#### [Source]
──────────────────────────────
Growing up, I lived vicariously through books and movies, dreaming of a life with unforgettable scenes, memorable characters and life-changing conversations. And while Hogwarts and Middle Earth may have been out of reach, it still seemed possible that life could unfold in magical ways.

Take the movie Garden State, for example. There’s a scene where Zach Braff’s character looks into the camera and says “Good luck exploring the infinite abyss.” The rain pours down around him, Simon & Garfunkel play, and the camera backs away to reveal a cavernous quarry. At 15, I ate it up and believed real life could be just as epic.

But a decade later, real life felt more like an infinite abyss of everyday routines – the scenes that are edited out of movies. It was more ordinary than extraordinary, and certainly not epic. And then a story more interesting than my own changed everything.

In A Million Miles in a Thousand Years, Don Miller writes about a similar struggle while trying to turn his breakout memoir, Blue Like Jazz, into a screenplay. His life, he realized, was missing the scenes that audiences would want to watch onscreen. And so he set out to learn what makes a compelling story.

At the core, he explains, is a character who wants something and overcomes conflict to get it. The protagonist must take action, without giving in to fear or doubts. The journey is where character development happens — where they are shaped and molded. The best stories, he determines, take initiative, investment and courage.
──────────────────────────────
#### [What is expected]
Extend the personal essay above about wanting life to unfold like a story in books and movies, starting right after its final sentence ending "take initiative, investment and courage."

#### [Recorded information]
──────────────────────────────
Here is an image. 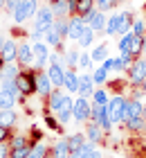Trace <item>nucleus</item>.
<instances>
[{"label":"nucleus","mask_w":146,"mask_h":158,"mask_svg":"<svg viewBox=\"0 0 146 158\" xmlns=\"http://www.w3.org/2000/svg\"><path fill=\"white\" fill-rule=\"evenodd\" d=\"M20 5V0H7L5 2V11H9V14H14L16 11V7Z\"/></svg>","instance_id":"obj_45"},{"label":"nucleus","mask_w":146,"mask_h":158,"mask_svg":"<svg viewBox=\"0 0 146 158\" xmlns=\"http://www.w3.org/2000/svg\"><path fill=\"white\" fill-rule=\"evenodd\" d=\"M144 113V104L140 99H126V111H124V122L133 120V118H142Z\"/></svg>","instance_id":"obj_8"},{"label":"nucleus","mask_w":146,"mask_h":158,"mask_svg":"<svg viewBox=\"0 0 146 158\" xmlns=\"http://www.w3.org/2000/svg\"><path fill=\"white\" fill-rule=\"evenodd\" d=\"M16 86L20 95H34L36 93V73H18Z\"/></svg>","instance_id":"obj_3"},{"label":"nucleus","mask_w":146,"mask_h":158,"mask_svg":"<svg viewBox=\"0 0 146 158\" xmlns=\"http://www.w3.org/2000/svg\"><path fill=\"white\" fill-rule=\"evenodd\" d=\"M92 75H83L79 77V93H81V97H88L92 93Z\"/></svg>","instance_id":"obj_20"},{"label":"nucleus","mask_w":146,"mask_h":158,"mask_svg":"<svg viewBox=\"0 0 146 158\" xmlns=\"http://www.w3.org/2000/svg\"><path fill=\"white\" fill-rule=\"evenodd\" d=\"M29 156V147H16V149H9V158H27Z\"/></svg>","instance_id":"obj_40"},{"label":"nucleus","mask_w":146,"mask_h":158,"mask_svg":"<svg viewBox=\"0 0 146 158\" xmlns=\"http://www.w3.org/2000/svg\"><path fill=\"white\" fill-rule=\"evenodd\" d=\"M128 79H130V84H135V86L144 84V79H146V59L133 61V66L128 68Z\"/></svg>","instance_id":"obj_5"},{"label":"nucleus","mask_w":146,"mask_h":158,"mask_svg":"<svg viewBox=\"0 0 146 158\" xmlns=\"http://www.w3.org/2000/svg\"><path fill=\"white\" fill-rule=\"evenodd\" d=\"M49 61H52V63H61V59H58L56 54H52V56H49Z\"/></svg>","instance_id":"obj_52"},{"label":"nucleus","mask_w":146,"mask_h":158,"mask_svg":"<svg viewBox=\"0 0 146 158\" xmlns=\"http://www.w3.org/2000/svg\"><path fill=\"white\" fill-rule=\"evenodd\" d=\"M106 111H108V118L110 122H121L124 120V111H126V99L124 97H112L110 102L106 104Z\"/></svg>","instance_id":"obj_4"},{"label":"nucleus","mask_w":146,"mask_h":158,"mask_svg":"<svg viewBox=\"0 0 146 158\" xmlns=\"http://www.w3.org/2000/svg\"><path fill=\"white\" fill-rule=\"evenodd\" d=\"M79 56H81V54H79L77 50H70V52H68V56H65V61H68L70 70H74V68H77V63H79Z\"/></svg>","instance_id":"obj_41"},{"label":"nucleus","mask_w":146,"mask_h":158,"mask_svg":"<svg viewBox=\"0 0 146 158\" xmlns=\"http://www.w3.org/2000/svg\"><path fill=\"white\" fill-rule=\"evenodd\" d=\"M36 11H38V2H36V0H20V5L16 7V11H14L11 16H14L16 23H25V20L29 16H34Z\"/></svg>","instance_id":"obj_2"},{"label":"nucleus","mask_w":146,"mask_h":158,"mask_svg":"<svg viewBox=\"0 0 146 158\" xmlns=\"http://www.w3.org/2000/svg\"><path fill=\"white\" fill-rule=\"evenodd\" d=\"M45 41H47V43H52V45H56V48L61 45V41H63V39H61V34H58V32L54 30V25L45 32Z\"/></svg>","instance_id":"obj_31"},{"label":"nucleus","mask_w":146,"mask_h":158,"mask_svg":"<svg viewBox=\"0 0 146 158\" xmlns=\"http://www.w3.org/2000/svg\"><path fill=\"white\" fill-rule=\"evenodd\" d=\"M133 41H135V34H133V32L124 34L121 41H119V52H130V45H133Z\"/></svg>","instance_id":"obj_29"},{"label":"nucleus","mask_w":146,"mask_h":158,"mask_svg":"<svg viewBox=\"0 0 146 158\" xmlns=\"http://www.w3.org/2000/svg\"><path fill=\"white\" fill-rule=\"evenodd\" d=\"M106 79H108V70H104V68H97L92 73V81L94 84H106Z\"/></svg>","instance_id":"obj_39"},{"label":"nucleus","mask_w":146,"mask_h":158,"mask_svg":"<svg viewBox=\"0 0 146 158\" xmlns=\"http://www.w3.org/2000/svg\"><path fill=\"white\" fill-rule=\"evenodd\" d=\"M142 118H144V120H146V106H144V113H142Z\"/></svg>","instance_id":"obj_55"},{"label":"nucleus","mask_w":146,"mask_h":158,"mask_svg":"<svg viewBox=\"0 0 146 158\" xmlns=\"http://www.w3.org/2000/svg\"><path fill=\"white\" fill-rule=\"evenodd\" d=\"M85 135H88V142H99L101 140V127L97 124V122H92L90 127H88V131H85Z\"/></svg>","instance_id":"obj_23"},{"label":"nucleus","mask_w":146,"mask_h":158,"mask_svg":"<svg viewBox=\"0 0 146 158\" xmlns=\"http://www.w3.org/2000/svg\"><path fill=\"white\" fill-rule=\"evenodd\" d=\"M104 70H115V59H110V56H108V59L104 61V66H101Z\"/></svg>","instance_id":"obj_47"},{"label":"nucleus","mask_w":146,"mask_h":158,"mask_svg":"<svg viewBox=\"0 0 146 158\" xmlns=\"http://www.w3.org/2000/svg\"><path fill=\"white\" fill-rule=\"evenodd\" d=\"M63 86L68 93H79V77L74 70H65V77H63Z\"/></svg>","instance_id":"obj_15"},{"label":"nucleus","mask_w":146,"mask_h":158,"mask_svg":"<svg viewBox=\"0 0 146 158\" xmlns=\"http://www.w3.org/2000/svg\"><path fill=\"white\" fill-rule=\"evenodd\" d=\"M47 152H49V149H47L45 145L36 142V145L29 149V156H27V158H45V156H47Z\"/></svg>","instance_id":"obj_28"},{"label":"nucleus","mask_w":146,"mask_h":158,"mask_svg":"<svg viewBox=\"0 0 146 158\" xmlns=\"http://www.w3.org/2000/svg\"><path fill=\"white\" fill-rule=\"evenodd\" d=\"M7 138H9V129H5V127H0V142H5Z\"/></svg>","instance_id":"obj_49"},{"label":"nucleus","mask_w":146,"mask_h":158,"mask_svg":"<svg viewBox=\"0 0 146 158\" xmlns=\"http://www.w3.org/2000/svg\"><path fill=\"white\" fill-rule=\"evenodd\" d=\"M0 158H9V147L5 142H0Z\"/></svg>","instance_id":"obj_48"},{"label":"nucleus","mask_w":146,"mask_h":158,"mask_svg":"<svg viewBox=\"0 0 146 158\" xmlns=\"http://www.w3.org/2000/svg\"><path fill=\"white\" fill-rule=\"evenodd\" d=\"M2 68H5V59L0 56V70H2Z\"/></svg>","instance_id":"obj_53"},{"label":"nucleus","mask_w":146,"mask_h":158,"mask_svg":"<svg viewBox=\"0 0 146 158\" xmlns=\"http://www.w3.org/2000/svg\"><path fill=\"white\" fill-rule=\"evenodd\" d=\"M133 23V18H130V14H119V27H117V34H128V27Z\"/></svg>","instance_id":"obj_26"},{"label":"nucleus","mask_w":146,"mask_h":158,"mask_svg":"<svg viewBox=\"0 0 146 158\" xmlns=\"http://www.w3.org/2000/svg\"><path fill=\"white\" fill-rule=\"evenodd\" d=\"M72 97H68L65 95V99H63V104H61V109L56 111V115H58V122L61 124H68V122L72 120Z\"/></svg>","instance_id":"obj_10"},{"label":"nucleus","mask_w":146,"mask_h":158,"mask_svg":"<svg viewBox=\"0 0 146 158\" xmlns=\"http://www.w3.org/2000/svg\"><path fill=\"white\" fill-rule=\"evenodd\" d=\"M108 59V48L106 45H99L92 50V61H106Z\"/></svg>","instance_id":"obj_37"},{"label":"nucleus","mask_w":146,"mask_h":158,"mask_svg":"<svg viewBox=\"0 0 146 158\" xmlns=\"http://www.w3.org/2000/svg\"><path fill=\"white\" fill-rule=\"evenodd\" d=\"M52 14L54 18H65L68 16V0H52Z\"/></svg>","instance_id":"obj_19"},{"label":"nucleus","mask_w":146,"mask_h":158,"mask_svg":"<svg viewBox=\"0 0 146 158\" xmlns=\"http://www.w3.org/2000/svg\"><path fill=\"white\" fill-rule=\"evenodd\" d=\"M25 145H27V138H25V135H14V138H11V147H9V149L25 147Z\"/></svg>","instance_id":"obj_44"},{"label":"nucleus","mask_w":146,"mask_h":158,"mask_svg":"<svg viewBox=\"0 0 146 158\" xmlns=\"http://www.w3.org/2000/svg\"><path fill=\"white\" fill-rule=\"evenodd\" d=\"M85 158H101V154L97 152V149H90V154H88Z\"/></svg>","instance_id":"obj_50"},{"label":"nucleus","mask_w":146,"mask_h":158,"mask_svg":"<svg viewBox=\"0 0 146 158\" xmlns=\"http://www.w3.org/2000/svg\"><path fill=\"white\" fill-rule=\"evenodd\" d=\"M144 30H146L144 20H135V23H133V34H135V36H144Z\"/></svg>","instance_id":"obj_43"},{"label":"nucleus","mask_w":146,"mask_h":158,"mask_svg":"<svg viewBox=\"0 0 146 158\" xmlns=\"http://www.w3.org/2000/svg\"><path fill=\"white\" fill-rule=\"evenodd\" d=\"M70 145H68V138L65 140H58L56 145H54V149H49V156L52 158H70Z\"/></svg>","instance_id":"obj_14"},{"label":"nucleus","mask_w":146,"mask_h":158,"mask_svg":"<svg viewBox=\"0 0 146 158\" xmlns=\"http://www.w3.org/2000/svg\"><path fill=\"white\" fill-rule=\"evenodd\" d=\"M16 99L18 97H14L11 93H0V111H5V109H14V104H16Z\"/></svg>","instance_id":"obj_24"},{"label":"nucleus","mask_w":146,"mask_h":158,"mask_svg":"<svg viewBox=\"0 0 146 158\" xmlns=\"http://www.w3.org/2000/svg\"><path fill=\"white\" fill-rule=\"evenodd\" d=\"M83 142H85V140H83V135H81V133H74V135H70V138H68V145H70V152H77V149H79V147H81V145H83Z\"/></svg>","instance_id":"obj_36"},{"label":"nucleus","mask_w":146,"mask_h":158,"mask_svg":"<svg viewBox=\"0 0 146 158\" xmlns=\"http://www.w3.org/2000/svg\"><path fill=\"white\" fill-rule=\"evenodd\" d=\"M142 88H144V93H146V79H144V84H142Z\"/></svg>","instance_id":"obj_56"},{"label":"nucleus","mask_w":146,"mask_h":158,"mask_svg":"<svg viewBox=\"0 0 146 158\" xmlns=\"http://www.w3.org/2000/svg\"><path fill=\"white\" fill-rule=\"evenodd\" d=\"M52 25H54V14H52V7H41V9L36 11V25H34V32L45 34Z\"/></svg>","instance_id":"obj_1"},{"label":"nucleus","mask_w":146,"mask_h":158,"mask_svg":"<svg viewBox=\"0 0 146 158\" xmlns=\"http://www.w3.org/2000/svg\"><path fill=\"white\" fill-rule=\"evenodd\" d=\"M5 2H7V0H0V7H5Z\"/></svg>","instance_id":"obj_57"},{"label":"nucleus","mask_w":146,"mask_h":158,"mask_svg":"<svg viewBox=\"0 0 146 158\" xmlns=\"http://www.w3.org/2000/svg\"><path fill=\"white\" fill-rule=\"evenodd\" d=\"M117 2H119V0H97V9L99 11H110L112 7H117Z\"/></svg>","instance_id":"obj_38"},{"label":"nucleus","mask_w":146,"mask_h":158,"mask_svg":"<svg viewBox=\"0 0 146 158\" xmlns=\"http://www.w3.org/2000/svg\"><path fill=\"white\" fill-rule=\"evenodd\" d=\"M0 79H2V86H0V88H2L5 93H11L14 97L20 95V90H18V86H16V79H5V77H0Z\"/></svg>","instance_id":"obj_25"},{"label":"nucleus","mask_w":146,"mask_h":158,"mask_svg":"<svg viewBox=\"0 0 146 158\" xmlns=\"http://www.w3.org/2000/svg\"><path fill=\"white\" fill-rule=\"evenodd\" d=\"M47 124H49V127H52V129H56V127H58V124H56V120H54V118H47Z\"/></svg>","instance_id":"obj_51"},{"label":"nucleus","mask_w":146,"mask_h":158,"mask_svg":"<svg viewBox=\"0 0 146 158\" xmlns=\"http://www.w3.org/2000/svg\"><path fill=\"white\" fill-rule=\"evenodd\" d=\"M92 41H94V30H92V27H85L83 34H81V39H79V45H81V48H90Z\"/></svg>","instance_id":"obj_27"},{"label":"nucleus","mask_w":146,"mask_h":158,"mask_svg":"<svg viewBox=\"0 0 146 158\" xmlns=\"http://www.w3.org/2000/svg\"><path fill=\"white\" fill-rule=\"evenodd\" d=\"M36 93L43 97H49V93H52V81H49L47 73H36Z\"/></svg>","instance_id":"obj_9"},{"label":"nucleus","mask_w":146,"mask_h":158,"mask_svg":"<svg viewBox=\"0 0 146 158\" xmlns=\"http://www.w3.org/2000/svg\"><path fill=\"white\" fill-rule=\"evenodd\" d=\"M144 54H146V43H144Z\"/></svg>","instance_id":"obj_58"},{"label":"nucleus","mask_w":146,"mask_h":158,"mask_svg":"<svg viewBox=\"0 0 146 158\" xmlns=\"http://www.w3.org/2000/svg\"><path fill=\"white\" fill-rule=\"evenodd\" d=\"M117 27H119V14H115V16H110V20H108V23H106V34H110V36H112V34H117Z\"/></svg>","instance_id":"obj_35"},{"label":"nucleus","mask_w":146,"mask_h":158,"mask_svg":"<svg viewBox=\"0 0 146 158\" xmlns=\"http://www.w3.org/2000/svg\"><path fill=\"white\" fill-rule=\"evenodd\" d=\"M16 61L23 63V66L34 63V52H32V48H29L27 43H20V45H18V56H16Z\"/></svg>","instance_id":"obj_13"},{"label":"nucleus","mask_w":146,"mask_h":158,"mask_svg":"<svg viewBox=\"0 0 146 158\" xmlns=\"http://www.w3.org/2000/svg\"><path fill=\"white\" fill-rule=\"evenodd\" d=\"M2 45H5V41H2V36H0V52H2Z\"/></svg>","instance_id":"obj_54"},{"label":"nucleus","mask_w":146,"mask_h":158,"mask_svg":"<svg viewBox=\"0 0 146 158\" xmlns=\"http://www.w3.org/2000/svg\"><path fill=\"white\" fill-rule=\"evenodd\" d=\"M85 27H88V25L83 23V18H81V16H72V18L68 20V39H72V41H79Z\"/></svg>","instance_id":"obj_7"},{"label":"nucleus","mask_w":146,"mask_h":158,"mask_svg":"<svg viewBox=\"0 0 146 158\" xmlns=\"http://www.w3.org/2000/svg\"><path fill=\"white\" fill-rule=\"evenodd\" d=\"M94 0H77V16H88L90 11H94Z\"/></svg>","instance_id":"obj_21"},{"label":"nucleus","mask_w":146,"mask_h":158,"mask_svg":"<svg viewBox=\"0 0 146 158\" xmlns=\"http://www.w3.org/2000/svg\"><path fill=\"white\" fill-rule=\"evenodd\" d=\"M106 23H108V20H106V14L97 9V11L92 14V18L88 20V27H92L94 32H101V30H106Z\"/></svg>","instance_id":"obj_16"},{"label":"nucleus","mask_w":146,"mask_h":158,"mask_svg":"<svg viewBox=\"0 0 146 158\" xmlns=\"http://www.w3.org/2000/svg\"><path fill=\"white\" fill-rule=\"evenodd\" d=\"M54 30L61 34V39H68V20L65 18H54Z\"/></svg>","instance_id":"obj_34"},{"label":"nucleus","mask_w":146,"mask_h":158,"mask_svg":"<svg viewBox=\"0 0 146 158\" xmlns=\"http://www.w3.org/2000/svg\"><path fill=\"white\" fill-rule=\"evenodd\" d=\"M108 102H110V99H108V95H106L104 90H97V93L92 95V104H104V106H106Z\"/></svg>","instance_id":"obj_42"},{"label":"nucleus","mask_w":146,"mask_h":158,"mask_svg":"<svg viewBox=\"0 0 146 158\" xmlns=\"http://www.w3.org/2000/svg\"><path fill=\"white\" fill-rule=\"evenodd\" d=\"M18 73H20V70L14 66V63H5V68L0 70V77H5V79H16Z\"/></svg>","instance_id":"obj_30"},{"label":"nucleus","mask_w":146,"mask_h":158,"mask_svg":"<svg viewBox=\"0 0 146 158\" xmlns=\"http://www.w3.org/2000/svg\"><path fill=\"white\" fill-rule=\"evenodd\" d=\"M0 93H2V88H0Z\"/></svg>","instance_id":"obj_59"},{"label":"nucleus","mask_w":146,"mask_h":158,"mask_svg":"<svg viewBox=\"0 0 146 158\" xmlns=\"http://www.w3.org/2000/svg\"><path fill=\"white\" fill-rule=\"evenodd\" d=\"M72 115H74V120H79V122L90 120V104H88L85 97L74 99V104H72Z\"/></svg>","instance_id":"obj_6"},{"label":"nucleus","mask_w":146,"mask_h":158,"mask_svg":"<svg viewBox=\"0 0 146 158\" xmlns=\"http://www.w3.org/2000/svg\"><path fill=\"white\" fill-rule=\"evenodd\" d=\"M63 99H65V93H61V90H52V93H49V97H47L49 109H52V111H58V109H61V104H63Z\"/></svg>","instance_id":"obj_22"},{"label":"nucleus","mask_w":146,"mask_h":158,"mask_svg":"<svg viewBox=\"0 0 146 158\" xmlns=\"http://www.w3.org/2000/svg\"><path fill=\"white\" fill-rule=\"evenodd\" d=\"M47 77L49 81H52V86H63V77H65V70L61 68V63H52V66L47 68Z\"/></svg>","instance_id":"obj_11"},{"label":"nucleus","mask_w":146,"mask_h":158,"mask_svg":"<svg viewBox=\"0 0 146 158\" xmlns=\"http://www.w3.org/2000/svg\"><path fill=\"white\" fill-rule=\"evenodd\" d=\"M90 63H92V56H88V54H81V56H79V66L90 68Z\"/></svg>","instance_id":"obj_46"},{"label":"nucleus","mask_w":146,"mask_h":158,"mask_svg":"<svg viewBox=\"0 0 146 158\" xmlns=\"http://www.w3.org/2000/svg\"><path fill=\"white\" fill-rule=\"evenodd\" d=\"M32 52H34V61H36V66H43V63L47 61V48H45V43H38L36 41L34 43V48H32Z\"/></svg>","instance_id":"obj_17"},{"label":"nucleus","mask_w":146,"mask_h":158,"mask_svg":"<svg viewBox=\"0 0 146 158\" xmlns=\"http://www.w3.org/2000/svg\"><path fill=\"white\" fill-rule=\"evenodd\" d=\"M144 43H146L144 36H135L133 45H130V54H133V56H140V54L144 52Z\"/></svg>","instance_id":"obj_32"},{"label":"nucleus","mask_w":146,"mask_h":158,"mask_svg":"<svg viewBox=\"0 0 146 158\" xmlns=\"http://www.w3.org/2000/svg\"><path fill=\"white\" fill-rule=\"evenodd\" d=\"M16 120H18V115H16V111H14V109H5V111H0V127L9 129V127L16 124Z\"/></svg>","instance_id":"obj_18"},{"label":"nucleus","mask_w":146,"mask_h":158,"mask_svg":"<svg viewBox=\"0 0 146 158\" xmlns=\"http://www.w3.org/2000/svg\"><path fill=\"white\" fill-rule=\"evenodd\" d=\"M0 56L5 59V63H14V61H16V56H18V45H16L14 41H5Z\"/></svg>","instance_id":"obj_12"},{"label":"nucleus","mask_w":146,"mask_h":158,"mask_svg":"<svg viewBox=\"0 0 146 158\" xmlns=\"http://www.w3.org/2000/svg\"><path fill=\"white\" fill-rule=\"evenodd\" d=\"M126 124L130 131H144L146 129V120L144 118H133V120H126Z\"/></svg>","instance_id":"obj_33"}]
</instances>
──────────────────────────────
#### [Final result]
Don eventually realized that if he applied the same principles to life — if he wanted something and overcame conflict to get it — he, too, would be living a better story. If he put himself in more memorable scenes and settings, the narrative itself would become more memorable (which is why movies never take place in coffee shops). After all, a good story is just life with the meaningless parts edited out.

My own life, meanwhile, felt like a string of random experiences patched together by nothing more than the weeks and months and years. I edit stories for a living, but I was living an unedited story. There was no premise, no direction. It wasn’t going anywhere.

I wanted to live a better story. And somewhere inside of us, Don says, is a voice that wants us to live a better story, too.

“You can call it God or a conscience, or you can dismiss it as that intuitive knowing we all have as human beings, as living storytellers; but there is a knowing I feel that guides me toward better stories, toward being a better character,” he writes. “I believe there is a writer outside ourselves, plotting a better story for us, interacting with us, even, and whispering a better story into our consciousness.”

God might craft a large part of the narrative, but any author will tell you that characters have a mind of their own. He wants you to reach out to that person and He wants you to say yes to that adventure. He wants to show you the sunset and the infinite abyss, and He wants to create memorable scenes and conversations and characters. And He also wants to see you grow along the journey. But sometimes you have to be brave enough to step into the story.

So I started listening more closely to that voice. I started saying yes to more things that scared me, or that I thought I was incapable of doing, or that I thought would just make a good story.

I tuned out fear and doubt and went to Uganda, where I watched the sun rise over the equator each morning and the Milky Way snake across the sky each night. I got within feet of a lion and went zip lining, despite a serious fear of heights.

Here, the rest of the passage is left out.